Analizziamo alcune materie di competenza europea:
Agricoltura: l’Europa ci impone i quantitativi di produzione. Vi ricordate le quote latte? quanto latte fu buttato? e che ne dite delle quote agrumi? sapete quante tonnellate di agrumi qui in Sicilia dobbiamo mandare al macero? Tutto questo perchè l’Europa ci impone di importarle da Spagna e Francia o dalla Grecia. Potremmo inondare di arance tutta l’Italia facendo guadagnare gli italiani piuttosto che gli spagnoli. Aggiungete che il livello qualitativo dei nostri prodotti non ha eguali al mondo.

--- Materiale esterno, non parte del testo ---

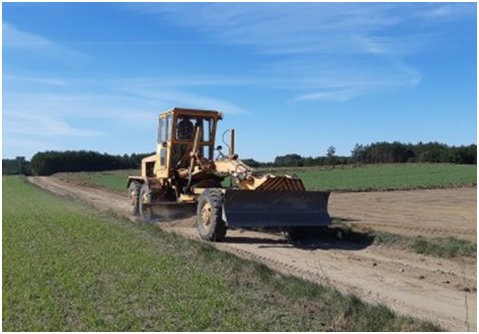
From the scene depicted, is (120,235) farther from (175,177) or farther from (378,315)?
(378,315)

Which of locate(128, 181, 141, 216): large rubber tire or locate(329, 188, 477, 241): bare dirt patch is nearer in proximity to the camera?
locate(329, 188, 477, 241): bare dirt patch

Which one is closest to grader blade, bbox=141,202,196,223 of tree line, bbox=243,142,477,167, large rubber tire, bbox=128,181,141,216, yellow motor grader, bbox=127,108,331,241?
yellow motor grader, bbox=127,108,331,241

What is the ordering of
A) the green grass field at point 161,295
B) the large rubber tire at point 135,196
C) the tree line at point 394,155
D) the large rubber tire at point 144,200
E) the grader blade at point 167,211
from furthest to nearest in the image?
the tree line at point 394,155 < the large rubber tire at point 135,196 < the large rubber tire at point 144,200 < the grader blade at point 167,211 < the green grass field at point 161,295

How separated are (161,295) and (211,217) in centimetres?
583

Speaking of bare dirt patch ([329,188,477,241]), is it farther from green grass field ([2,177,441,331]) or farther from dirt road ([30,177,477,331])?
green grass field ([2,177,441,331])

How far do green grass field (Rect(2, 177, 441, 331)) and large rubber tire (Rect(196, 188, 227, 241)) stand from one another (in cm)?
154

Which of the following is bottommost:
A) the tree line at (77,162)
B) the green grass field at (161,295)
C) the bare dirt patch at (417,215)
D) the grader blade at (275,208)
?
the green grass field at (161,295)

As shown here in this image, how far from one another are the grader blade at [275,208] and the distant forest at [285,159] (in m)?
64.6

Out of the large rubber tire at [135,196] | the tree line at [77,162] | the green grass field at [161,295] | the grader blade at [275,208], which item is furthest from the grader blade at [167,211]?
the tree line at [77,162]

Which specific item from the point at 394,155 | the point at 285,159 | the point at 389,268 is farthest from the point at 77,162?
the point at 389,268

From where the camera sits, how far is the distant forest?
82.0m

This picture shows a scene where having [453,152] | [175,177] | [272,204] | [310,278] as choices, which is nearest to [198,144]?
[175,177]

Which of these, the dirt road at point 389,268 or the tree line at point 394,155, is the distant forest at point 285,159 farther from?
the dirt road at point 389,268

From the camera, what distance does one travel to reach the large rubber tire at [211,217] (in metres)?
12.7
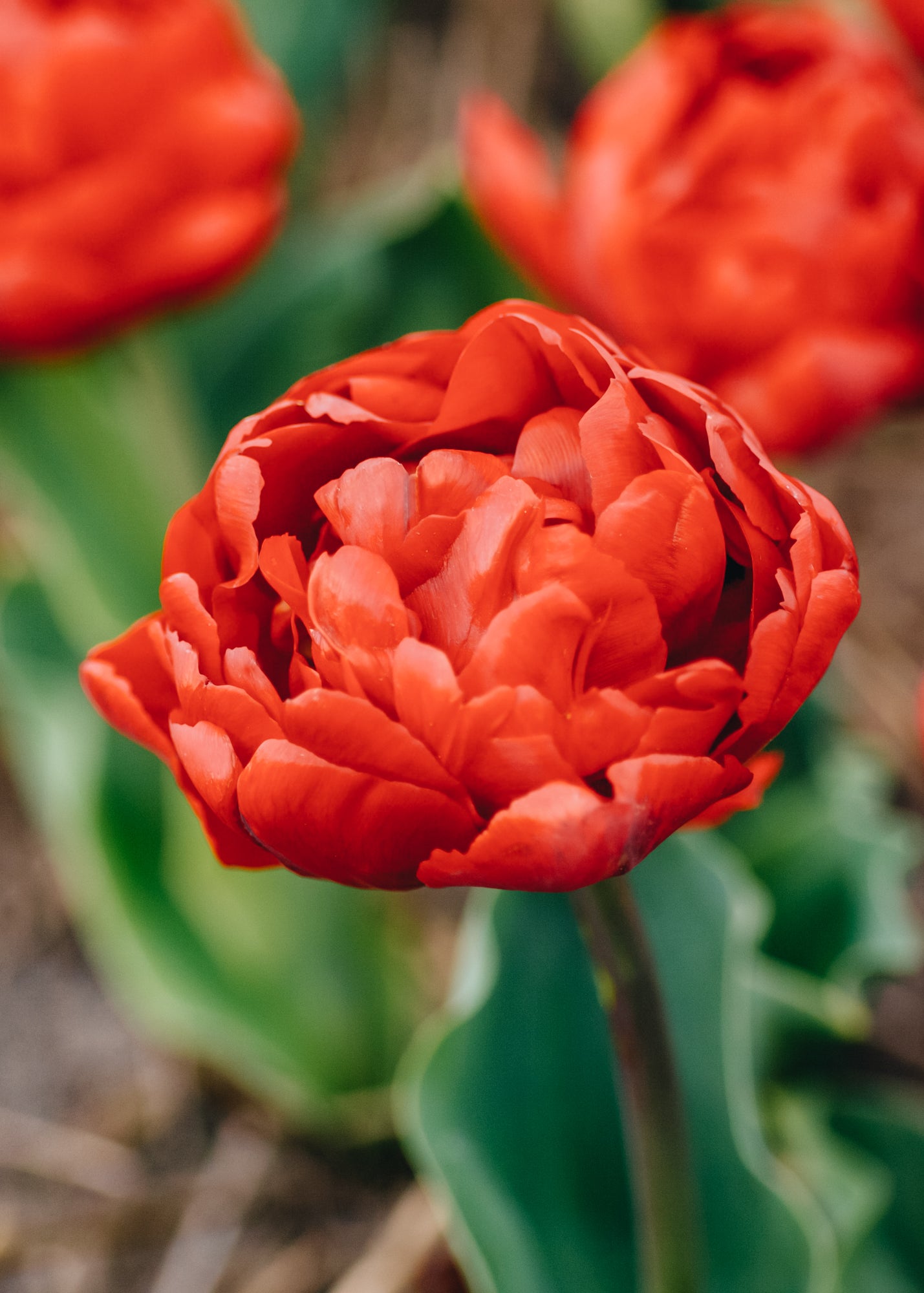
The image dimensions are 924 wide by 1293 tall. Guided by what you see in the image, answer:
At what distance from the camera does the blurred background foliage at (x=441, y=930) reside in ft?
1.27

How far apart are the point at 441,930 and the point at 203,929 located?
0.18m

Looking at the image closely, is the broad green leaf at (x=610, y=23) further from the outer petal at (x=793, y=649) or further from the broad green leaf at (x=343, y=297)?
the outer petal at (x=793, y=649)

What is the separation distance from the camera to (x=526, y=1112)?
40cm

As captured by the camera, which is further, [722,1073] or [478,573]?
[722,1073]

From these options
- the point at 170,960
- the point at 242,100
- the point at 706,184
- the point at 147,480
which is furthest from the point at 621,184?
the point at 170,960

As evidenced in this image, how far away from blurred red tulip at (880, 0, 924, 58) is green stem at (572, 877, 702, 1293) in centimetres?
32

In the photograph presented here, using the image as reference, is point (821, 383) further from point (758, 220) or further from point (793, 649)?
point (793, 649)

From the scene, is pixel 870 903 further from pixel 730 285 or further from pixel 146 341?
pixel 146 341

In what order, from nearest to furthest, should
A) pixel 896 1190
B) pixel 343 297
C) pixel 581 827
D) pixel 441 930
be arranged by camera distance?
pixel 581 827 < pixel 896 1190 < pixel 343 297 < pixel 441 930

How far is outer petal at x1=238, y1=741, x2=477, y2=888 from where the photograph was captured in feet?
0.61

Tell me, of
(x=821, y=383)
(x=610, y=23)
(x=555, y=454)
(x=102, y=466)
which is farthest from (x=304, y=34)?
(x=555, y=454)

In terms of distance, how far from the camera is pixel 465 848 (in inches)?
7.8

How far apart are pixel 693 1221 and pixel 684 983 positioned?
0.11 m

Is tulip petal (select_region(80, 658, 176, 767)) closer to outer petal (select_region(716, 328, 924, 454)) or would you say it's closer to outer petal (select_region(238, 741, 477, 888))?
outer petal (select_region(238, 741, 477, 888))
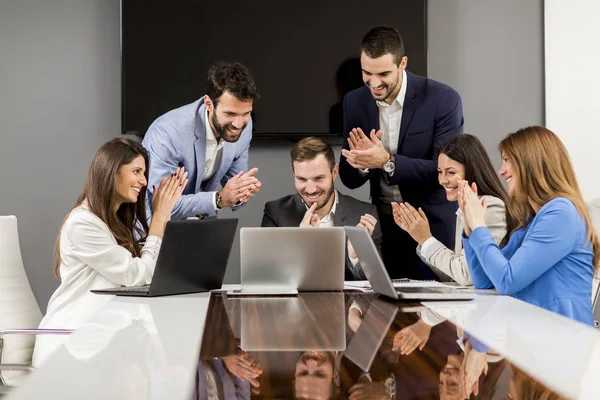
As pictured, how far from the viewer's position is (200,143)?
406 centimetres

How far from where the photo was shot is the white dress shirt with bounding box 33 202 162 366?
2.79 meters

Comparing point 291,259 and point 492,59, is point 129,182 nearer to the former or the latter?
point 291,259

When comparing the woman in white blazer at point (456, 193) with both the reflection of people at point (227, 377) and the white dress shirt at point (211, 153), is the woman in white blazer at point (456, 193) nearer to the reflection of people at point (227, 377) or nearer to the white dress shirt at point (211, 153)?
the white dress shirt at point (211, 153)

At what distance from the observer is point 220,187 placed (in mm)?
4203

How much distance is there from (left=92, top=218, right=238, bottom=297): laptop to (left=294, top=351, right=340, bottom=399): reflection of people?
1.10 m

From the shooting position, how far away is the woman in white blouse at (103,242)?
2.80m

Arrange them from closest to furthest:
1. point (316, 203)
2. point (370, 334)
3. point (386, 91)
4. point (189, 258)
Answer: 1. point (370, 334)
2. point (189, 258)
3. point (316, 203)
4. point (386, 91)

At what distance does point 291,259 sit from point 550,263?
0.86 m

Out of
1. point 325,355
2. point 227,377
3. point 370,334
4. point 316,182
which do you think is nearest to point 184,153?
point 316,182

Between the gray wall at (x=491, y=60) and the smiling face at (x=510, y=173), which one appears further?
the gray wall at (x=491, y=60)

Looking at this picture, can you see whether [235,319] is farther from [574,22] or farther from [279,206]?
[574,22]

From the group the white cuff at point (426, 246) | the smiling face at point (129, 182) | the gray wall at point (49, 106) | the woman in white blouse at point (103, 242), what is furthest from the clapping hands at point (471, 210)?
the gray wall at point (49, 106)

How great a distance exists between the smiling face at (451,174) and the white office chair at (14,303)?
193 cm

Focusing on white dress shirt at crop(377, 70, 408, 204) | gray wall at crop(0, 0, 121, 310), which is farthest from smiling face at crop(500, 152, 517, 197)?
gray wall at crop(0, 0, 121, 310)
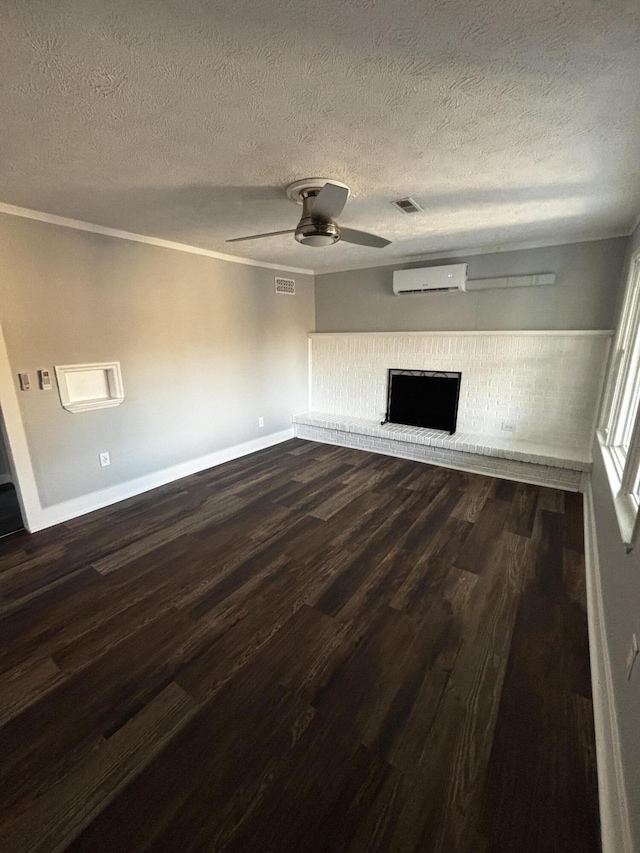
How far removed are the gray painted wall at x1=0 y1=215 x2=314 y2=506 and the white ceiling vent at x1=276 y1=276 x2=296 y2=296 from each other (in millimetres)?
83

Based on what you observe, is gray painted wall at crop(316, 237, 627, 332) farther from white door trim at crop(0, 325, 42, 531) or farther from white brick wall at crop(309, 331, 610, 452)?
white door trim at crop(0, 325, 42, 531)

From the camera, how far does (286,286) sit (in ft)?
15.5

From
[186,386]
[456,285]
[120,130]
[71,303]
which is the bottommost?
[186,386]

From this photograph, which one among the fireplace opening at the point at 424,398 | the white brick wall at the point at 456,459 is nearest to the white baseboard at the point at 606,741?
the white brick wall at the point at 456,459

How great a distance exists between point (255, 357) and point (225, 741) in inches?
149

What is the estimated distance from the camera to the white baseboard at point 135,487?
114 inches

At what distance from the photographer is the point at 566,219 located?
2.85 metres

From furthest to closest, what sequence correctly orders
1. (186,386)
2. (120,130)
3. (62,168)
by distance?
(186,386)
(62,168)
(120,130)

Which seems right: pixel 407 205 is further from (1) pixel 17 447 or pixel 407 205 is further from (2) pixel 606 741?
(1) pixel 17 447

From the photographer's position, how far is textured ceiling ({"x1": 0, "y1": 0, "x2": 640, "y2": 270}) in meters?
0.97

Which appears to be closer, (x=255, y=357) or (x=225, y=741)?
(x=225, y=741)

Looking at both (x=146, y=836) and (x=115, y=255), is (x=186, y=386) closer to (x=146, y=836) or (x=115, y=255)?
(x=115, y=255)

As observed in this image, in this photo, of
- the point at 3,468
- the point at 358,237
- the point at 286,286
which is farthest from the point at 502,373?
the point at 3,468

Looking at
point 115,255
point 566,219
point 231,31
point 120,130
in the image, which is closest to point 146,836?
point 231,31
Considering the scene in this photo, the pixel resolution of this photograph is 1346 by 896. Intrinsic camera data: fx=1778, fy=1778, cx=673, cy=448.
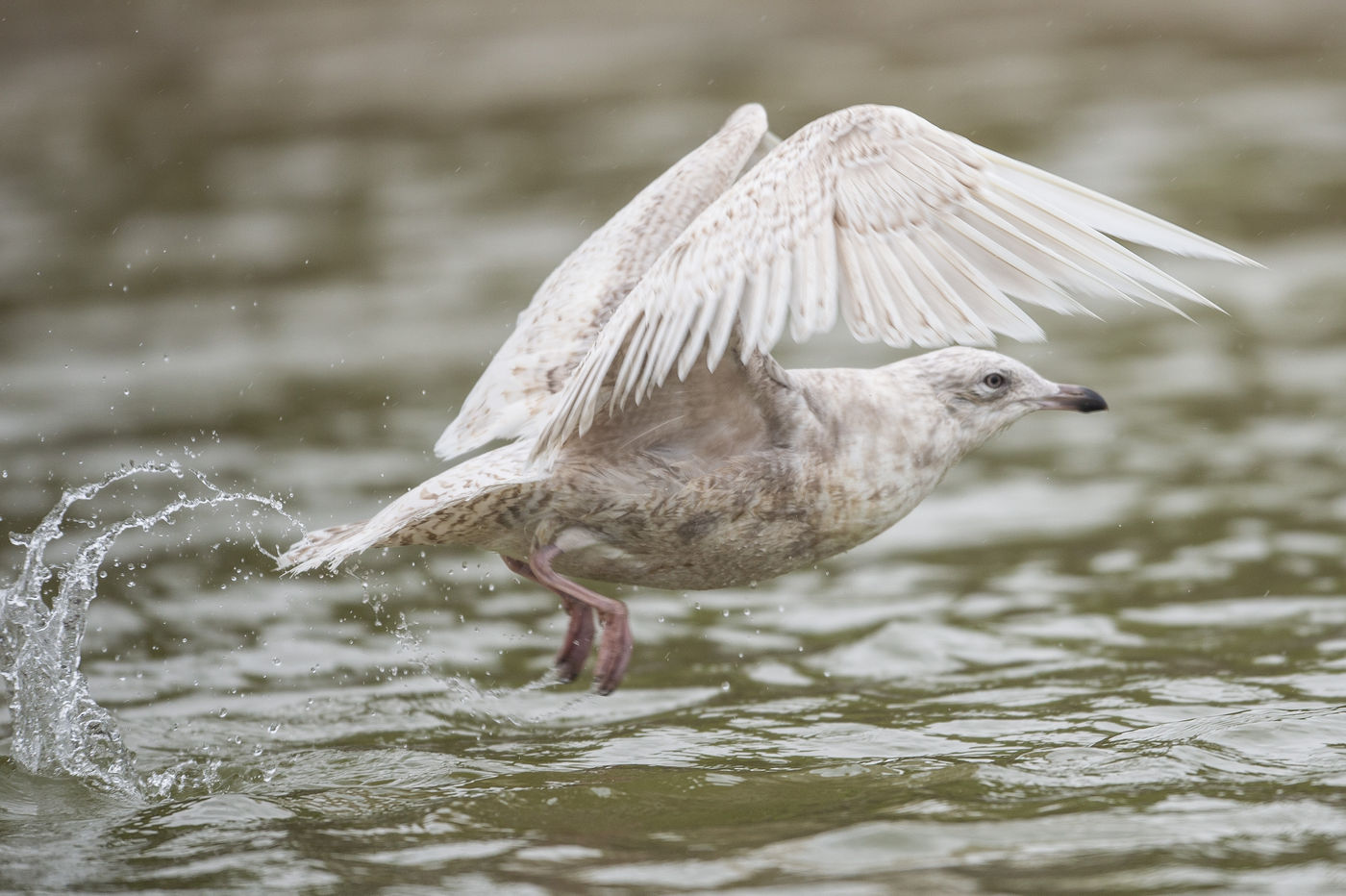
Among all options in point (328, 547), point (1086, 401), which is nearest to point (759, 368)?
point (1086, 401)

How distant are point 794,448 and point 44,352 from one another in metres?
6.84

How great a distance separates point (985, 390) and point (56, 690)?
3158 millimetres

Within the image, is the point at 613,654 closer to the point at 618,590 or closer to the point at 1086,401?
the point at 1086,401

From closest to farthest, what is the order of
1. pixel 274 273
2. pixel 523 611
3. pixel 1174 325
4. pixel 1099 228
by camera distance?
pixel 1099 228 → pixel 523 611 → pixel 1174 325 → pixel 274 273

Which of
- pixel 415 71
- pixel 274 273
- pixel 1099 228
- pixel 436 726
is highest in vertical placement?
pixel 415 71

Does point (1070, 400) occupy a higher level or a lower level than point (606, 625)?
higher

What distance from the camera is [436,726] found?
6152 mm

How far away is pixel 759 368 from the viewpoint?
531cm

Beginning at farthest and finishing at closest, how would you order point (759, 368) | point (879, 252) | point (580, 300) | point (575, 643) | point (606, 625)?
point (580, 300)
point (575, 643)
point (606, 625)
point (759, 368)
point (879, 252)

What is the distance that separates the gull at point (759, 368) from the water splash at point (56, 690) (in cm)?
86

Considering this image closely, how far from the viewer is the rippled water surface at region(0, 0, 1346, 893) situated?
4855mm

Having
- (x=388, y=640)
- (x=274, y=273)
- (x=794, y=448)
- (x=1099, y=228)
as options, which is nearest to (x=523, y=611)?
(x=388, y=640)

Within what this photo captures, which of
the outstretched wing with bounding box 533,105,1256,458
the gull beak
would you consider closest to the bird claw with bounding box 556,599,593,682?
the outstretched wing with bounding box 533,105,1256,458

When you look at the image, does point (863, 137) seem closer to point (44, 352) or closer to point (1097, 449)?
point (1097, 449)
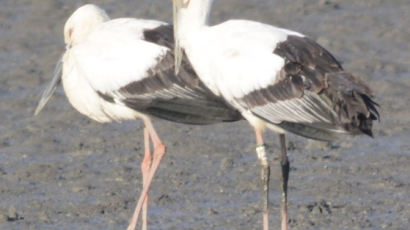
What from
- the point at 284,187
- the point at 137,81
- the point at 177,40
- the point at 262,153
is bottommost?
the point at 284,187

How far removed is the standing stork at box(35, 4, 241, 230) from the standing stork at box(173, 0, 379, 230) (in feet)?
0.80

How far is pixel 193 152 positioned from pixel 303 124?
8.44 ft

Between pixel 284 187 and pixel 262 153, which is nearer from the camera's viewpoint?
pixel 262 153

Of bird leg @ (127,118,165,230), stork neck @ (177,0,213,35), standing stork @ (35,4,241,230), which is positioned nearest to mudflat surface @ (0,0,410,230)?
bird leg @ (127,118,165,230)

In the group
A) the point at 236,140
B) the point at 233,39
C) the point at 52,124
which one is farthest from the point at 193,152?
the point at 233,39

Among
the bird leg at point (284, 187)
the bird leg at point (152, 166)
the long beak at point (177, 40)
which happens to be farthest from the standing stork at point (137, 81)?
the bird leg at point (284, 187)

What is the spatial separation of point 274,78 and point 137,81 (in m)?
1.20

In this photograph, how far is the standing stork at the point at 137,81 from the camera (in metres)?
10.1

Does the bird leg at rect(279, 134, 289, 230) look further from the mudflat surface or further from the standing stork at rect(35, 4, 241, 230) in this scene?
the mudflat surface

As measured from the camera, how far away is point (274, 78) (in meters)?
9.50

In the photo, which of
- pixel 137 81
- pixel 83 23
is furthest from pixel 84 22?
pixel 137 81

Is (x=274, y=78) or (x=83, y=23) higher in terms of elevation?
(x=274, y=78)

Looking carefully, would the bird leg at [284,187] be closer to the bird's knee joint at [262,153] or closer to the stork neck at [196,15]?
the bird's knee joint at [262,153]

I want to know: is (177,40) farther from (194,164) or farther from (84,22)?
(194,164)
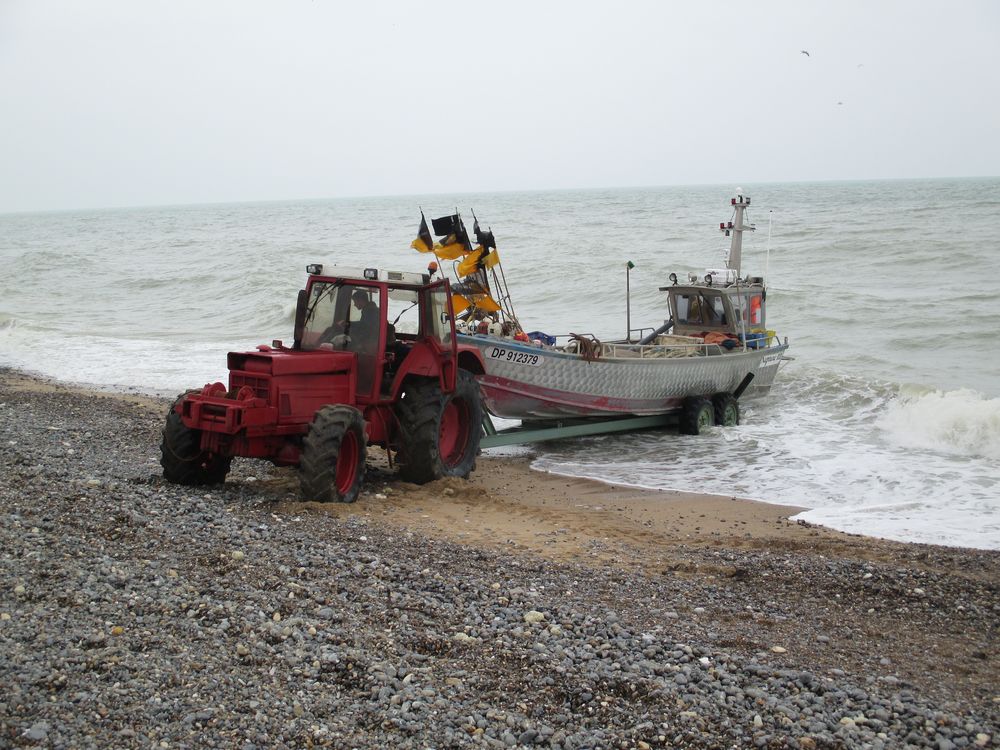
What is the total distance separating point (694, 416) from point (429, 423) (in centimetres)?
573

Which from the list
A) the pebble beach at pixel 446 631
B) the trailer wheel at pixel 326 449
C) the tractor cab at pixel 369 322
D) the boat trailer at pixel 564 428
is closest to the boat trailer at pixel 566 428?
the boat trailer at pixel 564 428

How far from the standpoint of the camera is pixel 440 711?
4.77 m

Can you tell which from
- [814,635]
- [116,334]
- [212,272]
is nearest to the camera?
[814,635]

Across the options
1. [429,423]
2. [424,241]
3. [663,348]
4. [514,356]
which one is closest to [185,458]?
[429,423]

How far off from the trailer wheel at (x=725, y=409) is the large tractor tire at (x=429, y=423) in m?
5.53

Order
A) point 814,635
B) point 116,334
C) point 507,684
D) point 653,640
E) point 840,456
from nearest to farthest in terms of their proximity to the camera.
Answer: point 507,684
point 653,640
point 814,635
point 840,456
point 116,334

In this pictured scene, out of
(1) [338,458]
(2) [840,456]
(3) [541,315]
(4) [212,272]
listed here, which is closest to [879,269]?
(3) [541,315]

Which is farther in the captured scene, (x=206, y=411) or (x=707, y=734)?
(x=206, y=411)

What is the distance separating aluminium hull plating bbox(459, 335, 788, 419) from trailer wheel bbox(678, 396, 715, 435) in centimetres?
10

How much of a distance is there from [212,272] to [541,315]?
18.1 m

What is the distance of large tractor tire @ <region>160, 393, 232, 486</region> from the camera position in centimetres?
862

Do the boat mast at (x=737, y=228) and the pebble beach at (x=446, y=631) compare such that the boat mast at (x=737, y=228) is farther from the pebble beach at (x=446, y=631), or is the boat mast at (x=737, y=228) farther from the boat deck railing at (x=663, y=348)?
the pebble beach at (x=446, y=631)

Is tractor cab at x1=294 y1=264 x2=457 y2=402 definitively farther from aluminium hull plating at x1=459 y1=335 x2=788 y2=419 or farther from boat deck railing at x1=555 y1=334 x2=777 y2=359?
boat deck railing at x1=555 y1=334 x2=777 y2=359

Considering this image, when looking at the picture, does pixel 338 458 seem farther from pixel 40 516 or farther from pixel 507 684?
pixel 507 684
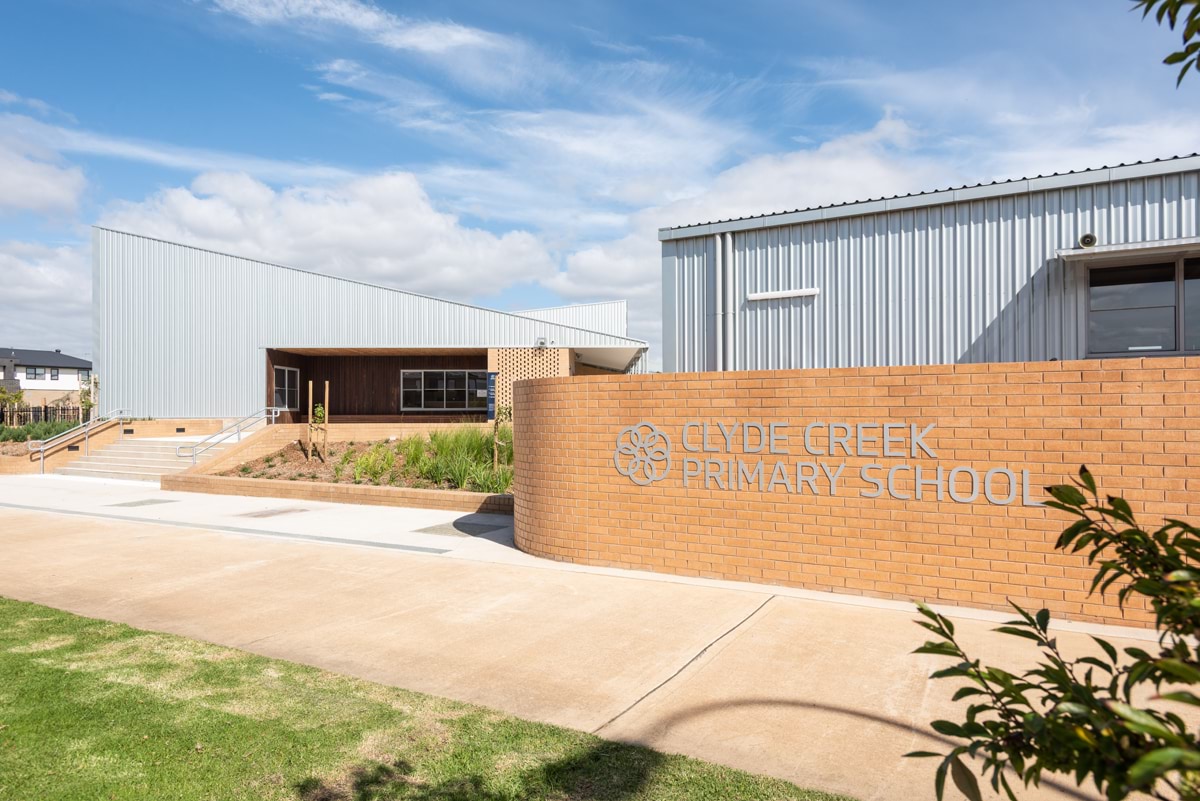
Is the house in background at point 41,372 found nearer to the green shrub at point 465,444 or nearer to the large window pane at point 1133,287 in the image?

Economia: una sola parola l’EURO!!! Ma la premiata ditta Ciampi-Prodi (all’epoca superministro del Tesoro e Presidente del Consiglio) ci hanno chiesto forse se volevamo entrare nell’euro? E perchè mai l’Inghilterra, nota patriadi economisti, non ci è voluta entrare manco per niente?? e perchè in Danimarca nota Nazione florida il referendum ha bocciato la moneta unica? Ci hanno forse spiegato a cosa andavamo incontro? E perchè Prodi e Ciampi hanno calato le breghe davanti ad Helmut Kholl ed hanno consentito un tasso di cambio da suicidio?? Perchè, infine, dobbiamo sottostare ai diktat della BCE quando la nostra Banca d’Itali bene o male aveva consentito e garantito uno sviluppo costante della Nazione?
Sicurezza:l’ultima perla in ordine di tempo è quella sui Rom. Mi spiegate perchè quando c’è da pattugliare i migliaia di kilometri di coste italiane, che rappresentano anche i confini geografici dell’Europa, sono cavoli nostri e quando invece un Ministro con le palle dice di voler prendere le impronte a chi fa del furto (quando non peggio) la propria ragione di vita sono cavoli dell’Europa? Invito calorosamente Maroni ad andare avanti e se possibile rilevare anche il DNA di tutti i Rom d’Italia in modo da poter fare un censimento e sapere dove sono e che fanno. Infondo alla visita militare io ho lasciato le mie impronte e non ho aperto bocca. Per me va bene cosi. Lo Stato sa cosa faccio, dove vivo, quanto guadagno e pure a che ora mi lavo i denti. Credo sia sacrosanto che lo sappia anche di chi non è italiano e non paga le tasse.
Sono solo alcune riflessioni sotto forma di domanda che sottopongo alla vostra attenzione.